Louboutin was 18 years old when he arrived in Cairo. The designer explains that he started traveling as a very young boy, after reading about Tintin’s adventures. “Then, when I was 15, I went to India. I wasn’t seeking enlightenment; I was obsessed with Bollywood actresses.” He explains that becoming acquainted with other worlds taught him to draw from different sources: “I learned to combine Tintin’s audacity with my reality. I saw a small throne, lined with leopard skin, and I stopped. For the French, a throne is something big, golden, Louis XIV style. Thus, by contrast and by surprise, I discovered that there was not one shape for things. There are many. Understanding that opened my mind up.”
Today, he believes that things explain as much as books do, and that the most important matters are often implausible. He is talking about his life. He explains that after his mother’s death, his older sister went to Paris. She had been chasing him for some time. She wanted to talk to him. “She asked me if I had ever considered why I liked Egypt so much. I answered her with questions: the architecture, the landscape, the people, the culture? I told her that there were 40 reasons, but none of them were special.” His sister then replied that she thought he was looking for his father. “The real one.” Sixteen years older than Louboutin, she had met him. “She explained to me that my mother had an affair with an Egyptian laborer who, along with his brother, was working to repair the roof at our house.” She got pregnant. He disappeared. “Today I understand: an immigrant, a married woman...that could be dangerous. My sister didn’t want to tell me when my father was alive because we loved each other very much. Today, I believe that my biological father gave me an open character.”
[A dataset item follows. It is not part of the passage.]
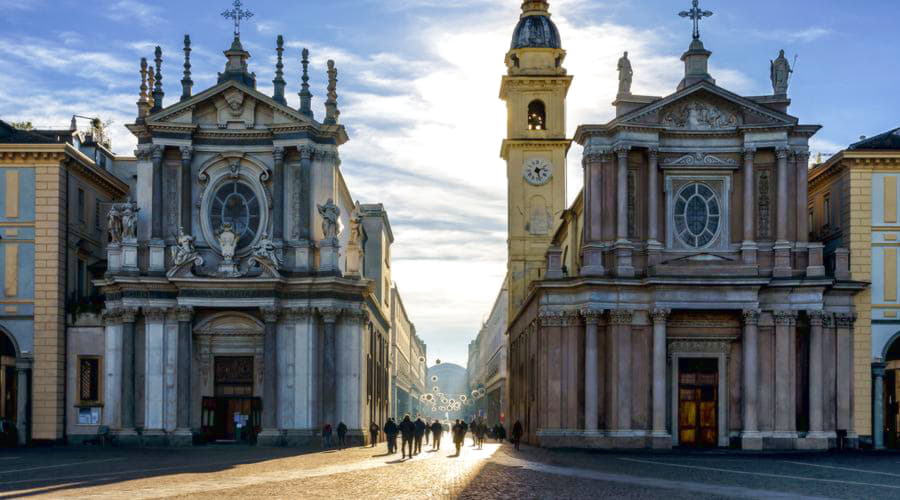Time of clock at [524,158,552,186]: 2:27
In addition to turning problems into solutions, Louboutin is still a fantastic dancer. He dances with his twin eight-year-old daughters, Paloma and Eloise. He had them with his best friend. “I was starting to be paternalistic with my friends and employees. One told me that, and I was very offended. When you’re offended, it’s clear that you’re the one with the problem: I felt attacked in my desire to be a father. So, I decided to become one. He says that his daughters adore each other, “that’s why they compete all the time.” The girls live in Paris with their mother and him. “The four of us live together. It’s like Modern Family.”